A organização ambientalista Zero defendeu hoje a declaração por parte do Governo do “estado de emergência climática”, seguindo um pedido nesse sentido do secretário-geral da ONU.

O secretário-geral das Nações Unidas pediu hoje a todos os líderes mundiais que declarem estado de emergência nos seus países até que consigam atingir a neutralidade carbónica.

A propósito deste pedido, em comunicado, a Zero lembra que a Assembleia da República aprovou no ano passado por unanimidade uma recomendação ao Governo para declarar o estado de “emergência climática”, e diz esperar “que esta intenção venha agora a concretizar-se”.

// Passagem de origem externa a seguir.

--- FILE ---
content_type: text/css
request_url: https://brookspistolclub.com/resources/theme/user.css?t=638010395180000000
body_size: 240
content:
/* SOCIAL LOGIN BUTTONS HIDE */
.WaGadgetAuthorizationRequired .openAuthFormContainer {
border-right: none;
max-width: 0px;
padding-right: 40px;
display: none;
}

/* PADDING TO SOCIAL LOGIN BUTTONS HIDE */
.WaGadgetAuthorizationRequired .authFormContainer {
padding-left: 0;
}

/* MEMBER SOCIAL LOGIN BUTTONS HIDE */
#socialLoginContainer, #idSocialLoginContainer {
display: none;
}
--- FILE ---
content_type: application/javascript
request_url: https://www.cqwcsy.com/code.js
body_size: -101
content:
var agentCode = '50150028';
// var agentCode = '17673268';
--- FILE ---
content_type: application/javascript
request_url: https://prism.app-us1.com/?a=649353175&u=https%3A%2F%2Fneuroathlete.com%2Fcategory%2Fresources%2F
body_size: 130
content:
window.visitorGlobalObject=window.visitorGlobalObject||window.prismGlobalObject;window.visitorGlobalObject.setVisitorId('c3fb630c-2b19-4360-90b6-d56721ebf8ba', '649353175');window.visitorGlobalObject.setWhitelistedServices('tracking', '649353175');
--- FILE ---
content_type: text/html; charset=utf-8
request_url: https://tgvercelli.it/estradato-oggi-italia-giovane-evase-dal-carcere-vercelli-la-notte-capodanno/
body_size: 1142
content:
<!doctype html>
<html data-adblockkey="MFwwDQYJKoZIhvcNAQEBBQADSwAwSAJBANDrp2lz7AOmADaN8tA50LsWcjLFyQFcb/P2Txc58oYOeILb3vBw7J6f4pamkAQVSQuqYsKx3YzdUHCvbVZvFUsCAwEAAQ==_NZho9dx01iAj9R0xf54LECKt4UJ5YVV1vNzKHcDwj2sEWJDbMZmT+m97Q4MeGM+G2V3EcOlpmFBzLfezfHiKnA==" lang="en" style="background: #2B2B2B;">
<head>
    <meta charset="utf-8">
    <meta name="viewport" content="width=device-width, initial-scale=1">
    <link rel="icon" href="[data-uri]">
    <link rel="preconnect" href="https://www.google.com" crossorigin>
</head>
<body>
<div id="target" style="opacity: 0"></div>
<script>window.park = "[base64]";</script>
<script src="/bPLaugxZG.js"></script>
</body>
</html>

A ZERO reconhece o esforço do Governo relativamente a um conjunto de políticas tendentes à neutralidade climática por agora prevista para 2050, mas considera que a par de uma Lei do Clima, cuja discussão se deverá iniciar nas próximas semanas na Assembleia da República, a declaração do estado de ‘emergência climática’ pelo Governo deve fazer-nos lembrar que, apesar da grande crise atual de saúde pública, a maior ameaça deste século com custos dramáticos para todos os portugueses e para toda a humanidade e o planeta, em particular para as próximas gerações, são as alterações climáticas”, salienta a organização no comunicado.

No mesmo documento a associação considera positivo o aumento do apoio aos países em desenvolvimento para a luta contra as alterações climáticas (20 milhões de euros na próxima década, anunciou o Governo) mas considera o montante ainda assim insuficiente.

Ainda a propósito das alterações climáticas, a Zero revela no comunicado que os Estados Unidos ganharam o prémio “fóssil”, distinções pela negativa que tradicionalmente são atribuídos por associações ambientalistas aos países que mais bloqueiam os avanços das negociações sobre o aquecimento global.

Os prémios são atribuídos por votação das 1.300 organizações da sociedade civil de 130 países que fazem parte da Rede Internacional do Clima (Climate Action Network), e que desde 1999 votam por altura das conferências anuais do clima das ONU.

Os Estados Unidos ganharam o “prémio” “Fóssil Colossal de Cinco Anos”, além de outro prémio fóssil por “Não Fornecer Financiamento e Apoio”. A Austrália e o Brasil também foram distinguidos pela negativa.

Este mês devia realizar-se a cimeira sobre o clima da ONU em Glasgow mas foi adiada por um ano devido à pandemia de covid-19. Em vez dela, quando se comemoram cinco anos sobre a assinatura do Acordo de Paris sobre o clima, está a decorrer uma cimeira online de Ambição Climática, organizada pela ONU em parceria com o Reino Unido, França e Itália.

Na abertura da cimeira, António Guterres reiterou que o mundo "ainda não está a ir na direção certa" para travar as alterações climáticas e que poderá estar a caminho de "um aumento de temperatura catastrófico de mais de três graus neste século".

Apelo a todos os líderes mundiais para declararem estado de emergência climática nos seus países até que se atinja a neutralidade nas emissões de dióxido de carbono. Já houve 38 países que o fizeram. Imploro a todos os outros que os sigam", declarou.